Stored records —
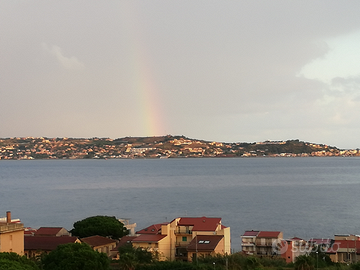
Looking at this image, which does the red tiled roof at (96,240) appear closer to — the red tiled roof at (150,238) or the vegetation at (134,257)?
the red tiled roof at (150,238)

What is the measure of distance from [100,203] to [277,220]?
95.3 ft

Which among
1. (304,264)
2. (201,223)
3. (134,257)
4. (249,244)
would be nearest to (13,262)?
(134,257)

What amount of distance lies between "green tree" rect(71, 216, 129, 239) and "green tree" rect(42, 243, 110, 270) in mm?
11311

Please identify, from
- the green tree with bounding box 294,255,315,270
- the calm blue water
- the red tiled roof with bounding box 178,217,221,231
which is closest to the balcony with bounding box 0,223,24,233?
the red tiled roof with bounding box 178,217,221,231

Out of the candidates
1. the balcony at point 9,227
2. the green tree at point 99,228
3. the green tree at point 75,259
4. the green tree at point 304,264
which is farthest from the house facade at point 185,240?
the balcony at point 9,227

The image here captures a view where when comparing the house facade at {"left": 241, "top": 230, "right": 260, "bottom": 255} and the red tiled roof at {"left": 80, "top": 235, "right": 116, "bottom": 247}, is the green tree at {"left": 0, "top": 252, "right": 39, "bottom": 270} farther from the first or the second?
the house facade at {"left": 241, "top": 230, "right": 260, "bottom": 255}

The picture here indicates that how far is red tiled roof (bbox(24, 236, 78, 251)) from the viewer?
88.3 ft

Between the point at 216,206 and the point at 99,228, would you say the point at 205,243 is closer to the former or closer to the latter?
the point at 99,228

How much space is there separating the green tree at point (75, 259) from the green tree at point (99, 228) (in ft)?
37.1

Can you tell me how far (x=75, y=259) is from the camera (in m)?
19.8

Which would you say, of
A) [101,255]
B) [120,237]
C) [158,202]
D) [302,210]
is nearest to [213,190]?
[158,202]

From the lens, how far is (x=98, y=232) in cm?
3212

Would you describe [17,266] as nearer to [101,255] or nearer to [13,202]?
[101,255]

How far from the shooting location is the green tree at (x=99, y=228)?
32.0m
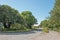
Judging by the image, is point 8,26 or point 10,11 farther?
point 8,26

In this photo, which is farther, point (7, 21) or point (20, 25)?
point (20, 25)

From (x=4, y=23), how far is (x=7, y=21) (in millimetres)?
2171

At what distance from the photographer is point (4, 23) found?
46375 mm

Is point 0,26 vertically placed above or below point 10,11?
below

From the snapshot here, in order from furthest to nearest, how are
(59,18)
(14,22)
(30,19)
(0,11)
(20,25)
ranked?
(30,19) → (20,25) → (14,22) → (0,11) → (59,18)

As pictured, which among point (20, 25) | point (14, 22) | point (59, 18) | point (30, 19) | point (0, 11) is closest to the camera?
point (59, 18)

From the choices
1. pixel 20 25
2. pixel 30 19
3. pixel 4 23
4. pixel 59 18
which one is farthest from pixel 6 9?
pixel 30 19

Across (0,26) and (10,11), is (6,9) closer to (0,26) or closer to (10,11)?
(10,11)

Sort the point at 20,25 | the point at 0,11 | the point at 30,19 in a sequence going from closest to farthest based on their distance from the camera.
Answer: the point at 0,11, the point at 20,25, the point at 30,19

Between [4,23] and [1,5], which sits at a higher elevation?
[1,5]

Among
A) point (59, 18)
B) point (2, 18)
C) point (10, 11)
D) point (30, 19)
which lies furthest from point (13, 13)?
point (30, 19)

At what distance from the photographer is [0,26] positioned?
48.6 meters

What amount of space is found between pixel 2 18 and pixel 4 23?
141 inches

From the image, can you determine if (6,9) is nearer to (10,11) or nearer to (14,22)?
(10,11)
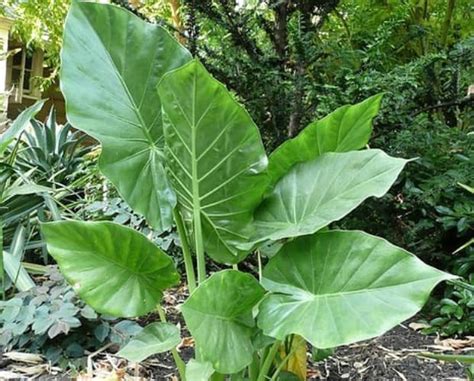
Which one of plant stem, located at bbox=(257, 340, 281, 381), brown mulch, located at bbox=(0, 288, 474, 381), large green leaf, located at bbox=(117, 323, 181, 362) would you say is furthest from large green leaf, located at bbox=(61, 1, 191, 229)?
brown mulch, located at bbox=(0, 288, 474, 381)

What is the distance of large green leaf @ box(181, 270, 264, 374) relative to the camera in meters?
0.73

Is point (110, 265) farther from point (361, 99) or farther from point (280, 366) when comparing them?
point (361, 99)

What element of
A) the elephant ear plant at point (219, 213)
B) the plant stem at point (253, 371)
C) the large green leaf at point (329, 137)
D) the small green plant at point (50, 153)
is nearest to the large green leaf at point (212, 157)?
the elephant ear plant at point (219, 213)

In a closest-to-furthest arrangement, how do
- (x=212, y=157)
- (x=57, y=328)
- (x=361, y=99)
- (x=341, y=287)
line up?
(x=341, y=287), (x=212, y=157), (x=57, y=328), (x=361, y=99)

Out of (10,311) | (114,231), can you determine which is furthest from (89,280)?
(10,311)

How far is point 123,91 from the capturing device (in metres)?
0.90

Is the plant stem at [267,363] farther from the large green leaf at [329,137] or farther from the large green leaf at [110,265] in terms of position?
the large green leaf at [329,137]

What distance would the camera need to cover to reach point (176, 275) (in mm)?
891

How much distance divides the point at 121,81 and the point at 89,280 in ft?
1.29

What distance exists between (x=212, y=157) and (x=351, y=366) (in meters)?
0.74

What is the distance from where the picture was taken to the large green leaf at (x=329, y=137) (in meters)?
0.89

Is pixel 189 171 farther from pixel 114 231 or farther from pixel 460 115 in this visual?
pixel 460 115

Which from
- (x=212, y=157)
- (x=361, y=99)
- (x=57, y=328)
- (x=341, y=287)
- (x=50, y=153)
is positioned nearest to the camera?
(x=341, y=287)

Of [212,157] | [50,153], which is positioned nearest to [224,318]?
[212,157]
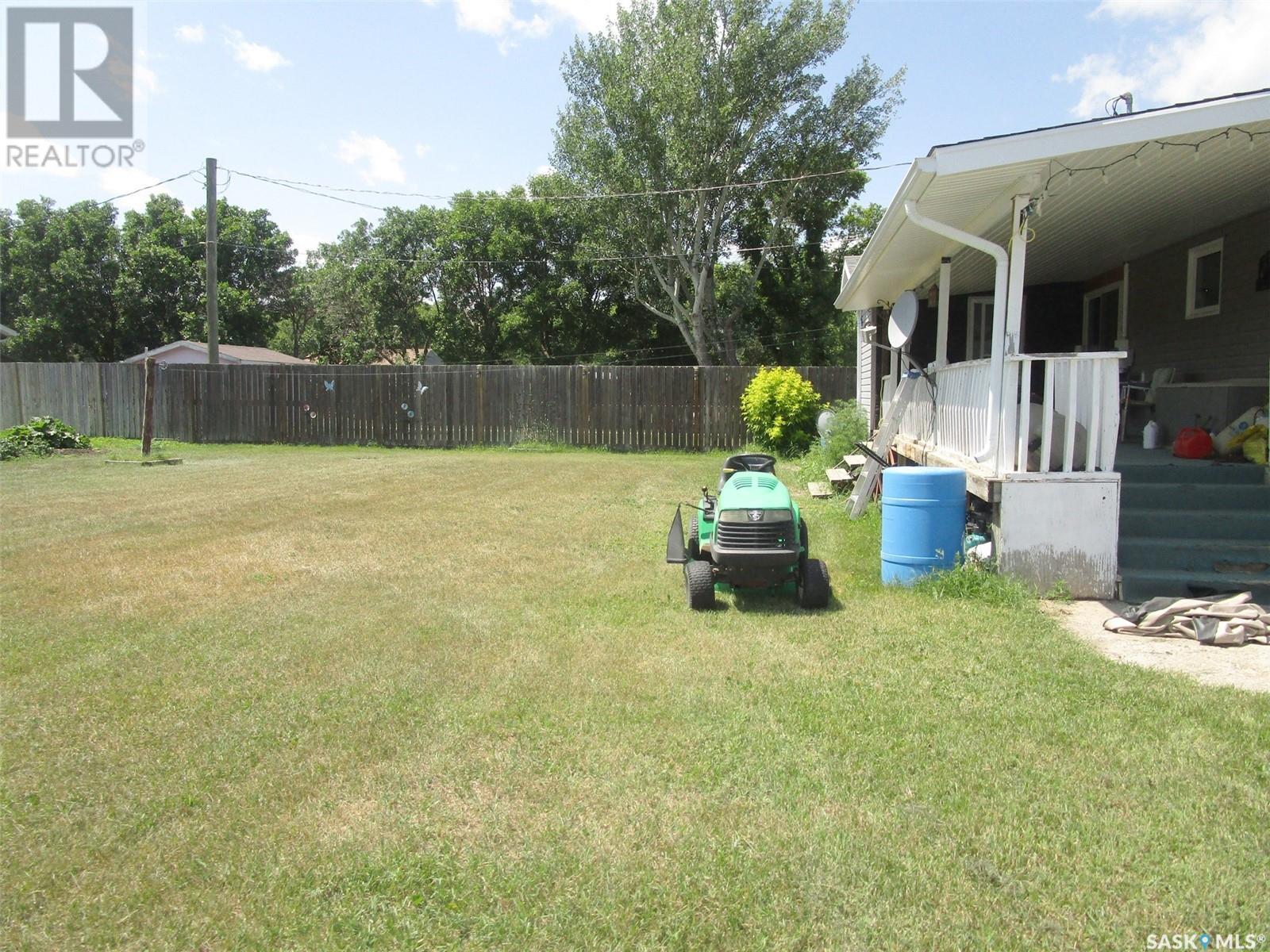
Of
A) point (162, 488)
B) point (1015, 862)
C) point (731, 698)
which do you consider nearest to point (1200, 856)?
point (1015, 862)

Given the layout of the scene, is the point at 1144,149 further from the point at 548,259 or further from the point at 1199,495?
the point at 548,259

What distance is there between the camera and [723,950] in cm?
221

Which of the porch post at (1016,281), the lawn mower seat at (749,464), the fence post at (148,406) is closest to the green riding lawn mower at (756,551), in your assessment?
the lawn mower seat at (749,464)

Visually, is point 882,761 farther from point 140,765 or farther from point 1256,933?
point 140,765

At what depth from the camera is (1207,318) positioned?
8.61 meters

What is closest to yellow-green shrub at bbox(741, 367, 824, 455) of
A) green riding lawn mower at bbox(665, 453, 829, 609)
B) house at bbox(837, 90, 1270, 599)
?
house at bbox(837, 90, 1270, 599)

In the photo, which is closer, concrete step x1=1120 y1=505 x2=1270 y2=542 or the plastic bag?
concrete step x1=1120 y1=505 x2=1270 y2=542

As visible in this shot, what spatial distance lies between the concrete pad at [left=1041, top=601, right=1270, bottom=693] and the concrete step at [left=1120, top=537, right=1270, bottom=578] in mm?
865

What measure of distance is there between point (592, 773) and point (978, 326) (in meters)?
11.9

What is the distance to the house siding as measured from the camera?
779 centimetres

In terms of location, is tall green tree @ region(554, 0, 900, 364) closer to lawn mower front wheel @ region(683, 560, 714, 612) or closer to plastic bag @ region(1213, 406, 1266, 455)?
plastic bag @ region(1213, 406, 1266, 455)

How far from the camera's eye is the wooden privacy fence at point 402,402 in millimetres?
17984

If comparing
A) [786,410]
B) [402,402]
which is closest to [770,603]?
[786,410]

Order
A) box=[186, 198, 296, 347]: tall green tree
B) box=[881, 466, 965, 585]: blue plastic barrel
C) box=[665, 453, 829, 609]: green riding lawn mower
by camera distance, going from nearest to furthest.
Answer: box=[665, 453, 829, 609]: green riding lawn mower
box=[881, 466, 965, 585]: blue plastic barrel
box=[186, 198, 296, 347]: tall green tree
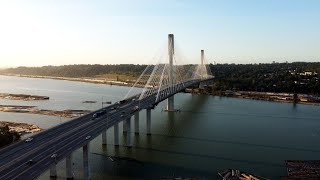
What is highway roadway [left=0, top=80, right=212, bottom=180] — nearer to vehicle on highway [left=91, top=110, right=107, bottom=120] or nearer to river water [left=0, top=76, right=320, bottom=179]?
vehicle on highway [left=91, top=110, right=107, bottom=120]

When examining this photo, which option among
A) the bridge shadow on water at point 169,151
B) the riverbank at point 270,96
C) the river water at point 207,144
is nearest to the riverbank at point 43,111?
the river water at point 207,144

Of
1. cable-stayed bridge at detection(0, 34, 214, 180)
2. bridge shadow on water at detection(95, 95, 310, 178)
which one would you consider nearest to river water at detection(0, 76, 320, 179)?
bridge shadow on water at detection(95, 95, 310, 178)

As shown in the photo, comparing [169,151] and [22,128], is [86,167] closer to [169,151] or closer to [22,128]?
[169,151]

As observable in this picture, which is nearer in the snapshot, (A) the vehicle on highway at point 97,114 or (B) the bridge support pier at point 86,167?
(B) the bridge support pier at point 86,167

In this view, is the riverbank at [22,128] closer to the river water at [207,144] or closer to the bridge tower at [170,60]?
the river water at [207,144]

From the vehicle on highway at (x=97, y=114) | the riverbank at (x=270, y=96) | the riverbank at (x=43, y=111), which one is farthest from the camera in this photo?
the riverbank at (x=270, y=96)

EXERCISE GOAL — The lines to reproduce run from the line containing "As shown in" to the end of the listing; write them out exactly and add nothing.

ANSWER FOR THE TASK —
As shown in the photo, comparing [169,151] and [22,128], is [86,167] closer to [169,151] or closer to [22,128]?
[169,151]

As observable in this picture, which is nearer in the snapshot, (A) the vehicle on highway at point 97,114 or (B) the bridge support pier at point 86,167?
(B) the bridge support pier at point 86,167

In this view, is the riverbank at [22,128] closer to the river water at [207,144] or closer to the bridge tower at [170,60]?
the river water at [207,144]

From the vehicle on highway at (x=97, y=114) | the riverbank at (x=270, y=96) | the riverbank at (x=43, y=111), which one is farthest from the camera in this photo?
the riverbank at (x=270, y=96)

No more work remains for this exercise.